What did Johnson say anyway? Instead of swinging to the side of austerity measures, Johnson decided to go bold. He unveiled a 1 Billion GBP school-building program, promising more, bigger spending. This is over and above the already announced emergency spending and tax measures of an estimated 133 Billion GBP.

Bottom line:  Drastic times call for drastic measures. UK is expected to see it’s economy contract by 10% this year and has already seen an unimagined drop of 20% in the month of April itself. Although balancing this ambitious plan with ballooning government debt will be a tricky challenge.


  • Hinduja edition of Game of Thrones: The four Hinduja brothers, with business spread over 38 countries, are pitted in a 3-1 legal battle at a UK court. Main contention? The younger brothers are challenging patriarch Srichand and his daughter’s assertion that a letter from 2015 of agreeing to joint ownership of all assets stands invalid.
  • India covers up in the race for Covid vaccine: Bharat Biotech, in association with Indian Council of Medical Research (ICMR) and National Institute of Virology (NIV) is ready with Covaxin, the first Indian vaccine candidate to jump through the hoops of human trial testing.
  • Delhi-Mumbai rivalry for ambitious Plasma projects: This rivalry never gets old and on the subject of convalescent plasma therapy too, it might just get the best out of them. Yesterday, Maharashtra government announced Project Platina while Delhi settled for the more boring name of Plasma bank.
  • UTI AMC gets SEBI nod for IPO – In this drought of cheer in financial markets, UTI AMC bucked the trend by going ahead with their listing plans and crossing the hurdle of SEBI approval
  • Jio grows at the cost of Vodafone Idea: TRAI released the data of telecom subscribers as per operator, for the month ending Feb 29, 2020. Thanks to patchy network and fears of a total collapse, Vodafone Idea lost 34.67 Lakh subscribers in the month while Jio added almost double at 62.57 lakh subscribers.

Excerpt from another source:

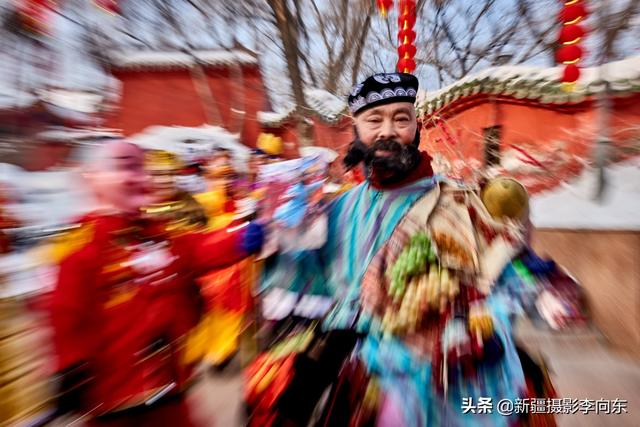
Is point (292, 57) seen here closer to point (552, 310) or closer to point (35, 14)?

Markets remained subdued and retained their gentle rocking back and forth. Considering the situation we find ourselves in, that still seems far better than the stomach churning dips we have seen in the recent past.

Two major factors are assumed to be plaguing investors. One, the S&P report out on Friday paints a pretty darn gloomy picture for the Indian economy and the path to recovery. Impact of the report and it’s downgrading could be seen in the way investors gave the cold shoulder to Axis Bank and Bajaj Finance. Two, fears of rising cases globally and governmental inability to bring the virus under control also makes for jittery markets.


Russian roulette: The US is seeing an interesting time when it comes to political mud slinging. Not only are we having a corona level crisis on our hands, but the upcoming US elections gives the proceedings a different edge. A New York Times report is now creating a furore by claiming Russia secretly offered Afghan militants bounties to kill US troops. Whoever said Cold War is dead?